SQLite Time Series Downsampling

Peter Grant · June 6, 2024

Good morning,

Firstly, thanks James for creating the excellent SQLite and JSONText libraries.

I've been working on a proof of concept for storing time series data into an SQLite database. As it stands I've decided upon a simple table, with two columns, Unix time (as my PK) and Data as a JSON string with an unknown number of channels e.g;

The schema is;

CREATE TABLE [Data_1s](
  [Time] PRIMARY KEY, 
  [Data]);

CREATE INDEX [idx_time] ON [Data_1s]([Time]);

Currently my example dataset is 50 channels at 1Hz, for 1 day. I'm aiming to test this for a years worth of data.

Point Values

I'm getting very good performance when extracting an individual time row (e.g. via a slider between the start and end time of the data set);

The current query I'm using is based on an older form of storing the time (as a decimal) so I searched for a 1s period;

SELECT Time, Data 
FROM Data_1s 
WHERE Time
BETWEEN 1717606845 AND 1717606846

I then collect the results, extract the individual channels from the JSON data and pop it into a map;

This of course can be optimised, but given it is sub 5ms, it is plenty quick enough for interacting with the data via a HMI.

Graph

Anyway, when it comes to extracting XY data to display on a graph, I use the following to for example only extract Channel 0;

SELECT Time, json_extract(data,'$."Channel 0"') AS Channel_0
FROM Data_1s 
WHERE Time BETWEEN 1717656137 AND 1718860565

In the above example I read 1892 elements from the database, and it takes ~ 19ms. Fast enough for the user to drag a slider around and change the time window.

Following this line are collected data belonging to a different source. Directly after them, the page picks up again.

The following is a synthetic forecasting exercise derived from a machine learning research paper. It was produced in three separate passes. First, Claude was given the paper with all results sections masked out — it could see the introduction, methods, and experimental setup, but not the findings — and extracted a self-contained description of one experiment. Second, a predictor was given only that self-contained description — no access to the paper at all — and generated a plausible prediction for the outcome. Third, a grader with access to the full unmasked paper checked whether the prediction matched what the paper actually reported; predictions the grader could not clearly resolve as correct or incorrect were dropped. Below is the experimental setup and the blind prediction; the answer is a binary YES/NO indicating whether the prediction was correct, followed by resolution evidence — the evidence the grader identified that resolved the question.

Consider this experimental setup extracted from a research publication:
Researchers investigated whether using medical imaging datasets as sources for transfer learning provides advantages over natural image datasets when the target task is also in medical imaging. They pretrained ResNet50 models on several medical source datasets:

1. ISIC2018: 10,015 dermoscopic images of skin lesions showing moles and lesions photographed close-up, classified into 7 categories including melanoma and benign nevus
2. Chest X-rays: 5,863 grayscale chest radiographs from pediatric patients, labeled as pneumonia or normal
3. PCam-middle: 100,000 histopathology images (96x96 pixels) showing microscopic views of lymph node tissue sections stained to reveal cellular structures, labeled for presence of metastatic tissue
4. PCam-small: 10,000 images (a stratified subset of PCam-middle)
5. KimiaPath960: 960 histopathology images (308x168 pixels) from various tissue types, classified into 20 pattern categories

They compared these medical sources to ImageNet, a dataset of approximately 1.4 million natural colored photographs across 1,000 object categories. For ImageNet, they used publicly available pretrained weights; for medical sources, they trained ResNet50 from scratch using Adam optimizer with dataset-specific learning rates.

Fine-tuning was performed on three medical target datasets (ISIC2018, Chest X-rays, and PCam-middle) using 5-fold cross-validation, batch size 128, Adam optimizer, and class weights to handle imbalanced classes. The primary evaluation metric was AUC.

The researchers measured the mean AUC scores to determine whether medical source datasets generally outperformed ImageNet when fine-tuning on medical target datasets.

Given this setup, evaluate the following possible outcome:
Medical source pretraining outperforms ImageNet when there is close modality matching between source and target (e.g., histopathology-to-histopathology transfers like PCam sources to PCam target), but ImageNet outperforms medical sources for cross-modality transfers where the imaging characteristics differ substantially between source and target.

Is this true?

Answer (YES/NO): NO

However, if I go for my full example data window, e.g;

SELECT Time, json_extract(data,'$."Channel 0"') AS Channel_0
FROM Data_1s 
WHERE Time BETWEEN 1717571628 AND 1718860565

It takes 852ms to read 86400 elements. If I go for all 50 channels it increases to 8473ms.

Now with a graph with of a 2000 odd pixels, there isn't much point in loading all that data into LabVIEW, so I implemented an average down sampling query, based on an interval size;

WITH TimeGroups AS (
SELECT
(Time/60) *60 AS TimeGroup,
json_extract(data,'$."Channel 0"') AS Channel_0
FROM Data_1s
WHERE Time BETWEEN 1717571628 AND 1718860565
)
SELECT 
TimeGroup,
AVG(Channel_0) AS Avg_Channel_0
FROM TimeGroups
GROUP BY TimeGroup;

This takes 1535ms to run, returns 1441 elements. This is worse than reading the 86400 elements and letting LabVIEW manage the down sampling.

#

The questions I broadly have are;

Am I totally off base with the schema and using JSON to store the (unknown) amount of channels?
Should I be looking at a different way of down sampling?
How are large datasets like stock prices stored and distributed to display on the internet? Some must have very long time series data spanning over decades!
How do you store and quickly extract datasets for display?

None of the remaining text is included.